▶ **TEXTO APRESENTADO**:

3. Conhecer a Deus como soberano nos leva à confiança e à obediência

Quando uma alma entende que Deus governa todas as coisas, ela naturalmente confia estar sob Sua proteção e se coloca inteiramente sob Sua guarda, sabendo que Ele é o autor de todo o bem. Se alguma aflição ou necessidade surge, ela imediatamente se volta para Ele, esperando Seu socorro.

Porque está persuadida de que Ele é bom e misericordioso, ela repousa n'Ele com plena confiança, não duvidando de que, em Sua clemência, sempre haverá um remédio preparado para suas aflições. Porque O reconhece como Senhor e Pai, conclui que é justo reverenciar Sua majestade, buscar Sua glória e obedecer aos Seus mandamentos.

Porque O vê como um Juiz justo, armado com severidade para punir os malfeitores, ela sempre tem diante dos olhos o Seu tribunal e, pelo temor, se detém para não provocar Sua ira. 

Contudo, ela não se aterroriza com Seu juízo a ponto de querer se afastar d'Ele. Pelo contrário, ela O abraça como o vingador dos maus e o benfeitor dos bons, entendendo que tanto o castigo dos ímpios quanto a recompensa dos justos pertencem à glória de Deus.

Além disso, o que a impede de pecar não é apenas o medo do castigo. É porque ela ama e reverencia a Deus como Pai e O honra como Senhor. 

Mesmo que não houvesse inferno, ela teria horror de ofendê-Lo. Esta é a essência da verdadeira religião: uma fé unida a um sincero temor de Deus, de modo que o temor carregue consigo uma reverência voluntária e conduza a um serviço que esteja de acordo com a Sua Lei.

A história de José no Egito ilustra isso perfeitamente. Traído por seus irmãos e vendido como escravo, ele poderia ter se enchido de amargura. No entanto, seu conhecimento do Deus soberano o levou a dizer: "Vós, na verdade, intentastes o mal contra mim; porém Deus o tornou em bem" (Gênesis 50:20). Esse conhecimento gerou confiança em meio à dor e uma obediência fiel, mesmo na prisão.

▶ **DADOS FORNECIDOS**:

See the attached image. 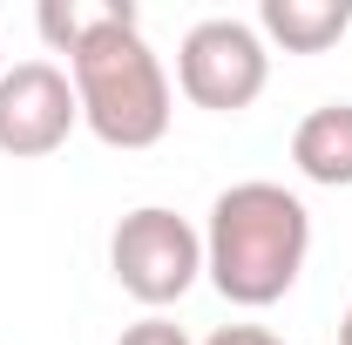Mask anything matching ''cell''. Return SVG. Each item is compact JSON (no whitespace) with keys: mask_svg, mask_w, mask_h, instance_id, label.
I'll return each instance as SVG.
<instances>
[{"mask_svg":"<svg viewBox=\"0 0 352 345\" xmlns=\"http://www.w3.org/2000/svg\"><path fill=\"white\" fill-rule=\"evenodd\" d=\"M68 82L82 122L109 149H156L170 135V75L142 41L129 0L82 7V41L68 47Z\"/></svg>","mask_w":352,"mask_h":345,"instance_id":"6da1fadb","label":"cell"},{"mask_svg":"<svg viewBox=\"0 0 352 345\" xmlns=\"http://www.w3.org/2000/svg\"><path fill=\"white\" fill-rule=\"evenodd\" d=\"M305 258H311V210L285 183L251 176V183L217 190L210 223H204V278L230 304H244V311L278 304L298 285Z\"/></svg>","mask_w":352,"mask_h":345,"instance_id":"7a4b0ae2","label":"cell"},{"mask_svg":"<svg viewBox=\"0 0 352 345\" xmlns=\"http://www.w3.org/2000/svg\"><path fill=\"white\" fill-rule=\"evenodd\" d=\"M109 271L135 304L163 311L204 278V230L170 203H142L109 230Z\"/></svg>","mask_w":352,"mask_h":345,"instance_id":"3957f363","label":"cell"},{"mask_svg":"<svg viewBox=\"0 0 352 345\" xmlns=\"http://www.w3.org/2000/svg\"><path fill=\"white\" fill-rule=\"evenodd\" d=\"M271 82V47L251 21H230V14H210V21H197L183 47H176V88L197 102V109H210V115H237V109H251Z\"/></svg>","mask_w":352,"mask_h":345,"instance_id":"277c9868","label":"cell"},{"mask_svg":"<svg viewBox=\"0 0 352 345\" xmlns=\"http://www.w3.org/2000/svg\"><path fill=\"white\" fill-rule=\"evenodd\" d=\"M75 122H82V102H75V82L54 61L0 68V156H14V163L54 156L75 135Z\"/></svg>","mask_w":352,"mask_h":345,"instance_id":"5b68a950","label":"cell"},{"mask_svg":"<svg viewBox=\"0 0 352 345\" xmlns=\"http://www.w3.org/2000/svg\"><path fill=\"white\" fill-rule=\"evenodd\" d=\"M292 163L318 190H352V102H318L292 129Z\"/></svg>","mask_w":352,"mask_h":345,"instance_id":"8992f818","label":"cell"},{"mask_svg":"<svg viewBox=\"0 0 352 345\" xmlns=\"http://www.w3.org/2000/svg\"><path fill=\"white\" fill-rule=\"evenodd\" d=\"M352 27V0H264L258 7V34L285 47V54H325L332 41H346Z\"/></svg>","mask_w":352,"mask_h":345,"instance_id":"52a82bcc","label":"cell"},{"mask_svg":"<svg viewBox=\"0 0 352 345\" xmlns=\"http://www.w3.org/2000/svg\"><path fill=\"white\" fill-rule=\"evenodd\" d=\"M116 345H190V332H183L176 318H163V311H149V318H135Z\"/></svg>","mask_w":352,"mask_h":345,"instance_id":"ba28073f","label":"cell"},{"mask_svg":"<svg viewBox=\"0 0 352 345\" xmlns=\"http://www.w3.org/2000/svg\"><path fill=\"white\" fill-rule=\"evenodd\" d=\"M204 345H285V339H278L271 325H217Z\"/></svg>","mask_w":352,"mask_h":345,"instance_id":"9c48e42d","label":"cell"},{"mask_svg":"<svg viewBox=\"0 0 352 345\" xmlns=\"http://www.w3.org/2000/svg\"><path fill=\"white\" fill-rule=\"evenodd\" d=\"M339 345H352V304H346V325H339Z\"/></svg>","mask_w":352,"mask_h":345,"instance_id":"30bf717a","label":"cell"}]
</instances>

▶ **INSTRUÇÕES**:
Transcreva do texto sobre a soberania de Deus o trecho que começa em "Contudo, ela não" e vai até "com a Sua Lei.", incluindo essas palavras.

▶ **RESULTADO DA TAREFA**:
Contudo, ela não se aterroriza com Seu juízo a ponto de querer se afastar d'Ele. Pelo contrário, ela O abraça como o vingador dos maus e o benfeitor dos bons, entendendo que tanto o castigo dos ímpios quanto a recompensa dos justos pertencem à glória de Deus.

Além disso, o que a impede de pecar não é apenas o medo do castigo. É porque ela ama e reverencia a Deus como Pai e O honra como Senhor. 

Mesmo que não houvesse inferno, ela teria horror de ofendê-Lo. Esta é a essência da verdadeira religião: uma fé unida a um sincero temor de Deus, de modo que o temor carregue consigo uma reverência voluntária e conduza a um serviço que esteja de acordo com a Sua Lei.